They did this by making the die size gigantic.
What's your point? Should car manufacturers not use direct injection, turbo-charging/supercharging and premium fuel to achieve improvements in internal combustion engine efficiencies? Once the actual graphics card is actually inside your case, do you care if the die size is 300mm2 or 600mm2? The competing solution also has a 601mm2 die size so I am not seeing your point at all.
So?
If the performance is 50% better, and power usage remains the same, that's still an impressive showing without a node shrink.
Ya, I think some gamers don't remember that ATI/NV used to achieve 50-100% increases in GPU performance by fitting more transistors into smaller space due to die shrinks. With this generation, this approach doesn't work, which meant growing die sizes was the only way to go. Otherwise, the performance improvement couldn't have been 50%, but more like 10-15%, or alternatively would have required an all new architecture from AMD. This is completely unrealistic since new architectures take 3-5 years to design from scratch (both NV and AMD admitted to this). Also, since this is a short-lived node, it would have been questionable as to the cost-benefit of an all new architecture to be used for 28nm node by AMD. If they are able to achieve a 50% increase in perf/watt and performance without an all new architecture and a node shrink, then it's good enough to last them 18-20 months. At that point they will move on to a 14nm/16nm node shrink + HBM2. I don't really know what else people were expecting a 5632 shader Fiji card on 28nm node?
What's with you and furmark? It almost feels like you just using it because it helps to confirm what you already thought. NV clearly has a tdp advantage these days, you're actually hurting your own argument by quoting useless information in an attempt to support it.
In his dismissal of a 'broken' Gigabyte G1, he doesn't realize that it's not that Gigabyte G1 980 is a broken card, but it was designed to handle 350-400W of power usage on purpose because it was made for overclocking. Many other cards are made this way but it doesn't mean they use 350W+ of power in games out of the box. For a lot of hardcore overclockers, the inclusion of dual 8-pin connectors is a plus because they have a peace of mind that they will not be power limited when overvolting/overclocking. When a card is designed for high-end overclocking, the PCB, VRMs, and its power circuitry are all beefed up. Furmark, as a power virus, starts to exploit these components to their own intended specifications and naturally we would see a 980 G1 draw 350W of power because it
can do so if asked, not because it does operate in such a way in games.

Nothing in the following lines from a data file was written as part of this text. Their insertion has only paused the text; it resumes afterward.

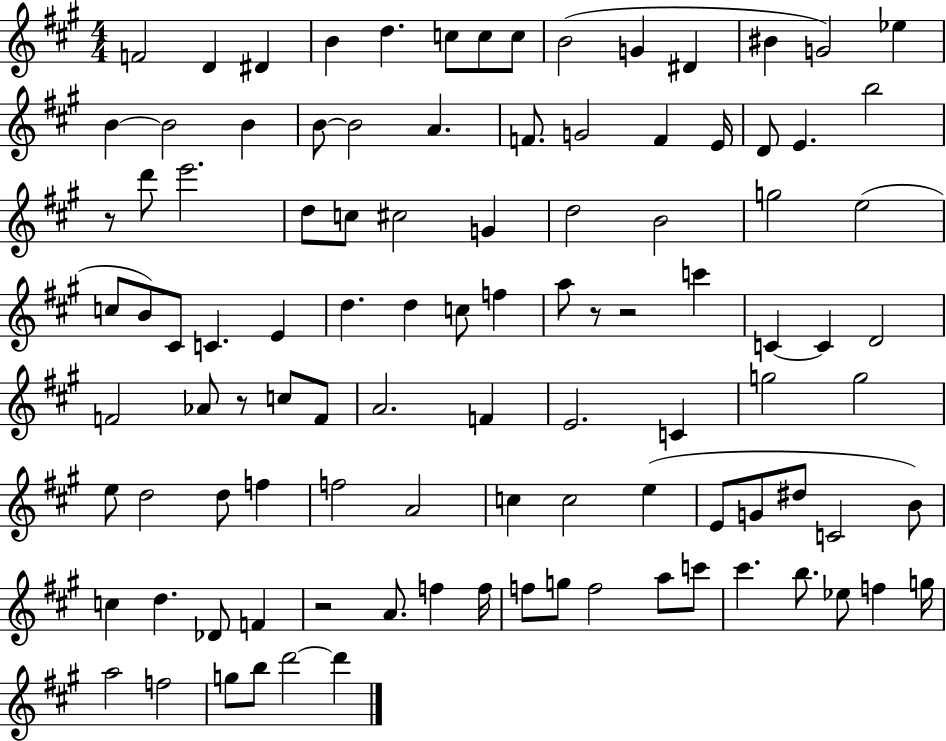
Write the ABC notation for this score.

X:1
T:Untitled
M:4/4
L:1/4
K:A
F2 D ^D B d c/2 c/2 c/2 B2 G ^D ^B G2 _e B B2 B B/2 B2 A F/2 G2 F E/4 D/2 E b2 z/2 d'/2 e'2 d/2 c/2 ^c2 G d2 B2 g2 e2 c/2 B/2 ^C/2 C E d d c/2 f a/2 z/2 z2 c' C C D2 F2 _A/2 z/2 c/2 F/2 A2 F E2 C g2 g2 e/2 d2 d/2 f f2 A2 c c2 e E/2 G/2 ^d/2 C2 B/2 c d _D/2 F z2 A/2 f f/4 f/2 g/2 f2 a/2 c'/2 ^c' b/2 _e/2 f g/4 a2 f2 g/2 b/2 d'2 d'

That's why if we were to take a 980Ti Classified vs. a reference 980Ti, it's only natural that the Classified would draw a lot more power in FurMark since they are over-engineered to handle that much power compared to the reference 980Ti card. His constant use of FurMark as an indication of maximum power usage in games ignores how the power virus actually works and ignores how after-market GPUs are designed/for what purpose their VRMs/MosFETS/power circuitry/digital power delivery are often upgraded. The actual ASIC that is used in those after-market boards has very similar characteristics of what goes into a reference 980Ti (sure there could be some differences in top clock speeds due to ASIC quality binning). Therefore, what creates such a large discrepancy in top power usage in FurMark is not the differences in GM204 chips between a Gigabyte card an a reference PNY card, but the actual board and all the related components around the ASIC. You of course understand all of that
This is the first time in a long time that I disagree with you on something, but that post really bothers me. Just because the other guy is being obtuse (and quite possibly working for his check from a certain company) is no reason for you to insult Americans in general... not everybody from the US or Canada is a world traveler like us, no need to insult those who live in the stix and don't get out much.
Ya, sorry, my bad. I shouldn't have generalized like that. I know a lot of Canadians/Americans do travel the world and work abroad and many of them were born in foreign countries too. His dismissal of a foreign site that has been used widely on our forum for a long time I found at odds with the general consensus of many other gamers who do find that site reputable.
Computerbase even called
AMD out on poor texture filtering IQ in their drivers years ago, the same for
PCGamesHardware. These sites have a good track record of being more objective than many of the US-based sites that seem to clearly favour advertising money, journalistic review sample privileges, etc. which of course today means a lot more favourable reviews of NV products.
I hope that 390 is really good, but based upon past experience this seems like a faint hope.
I doubt that because 390/390X seem to be just improved versions of 290/290X silicon, using the current GDDR5 tech. Fiji cards are the ones which should show the real breakthrough from 290X era for AMD since AMD grew the die size and implemented HBM.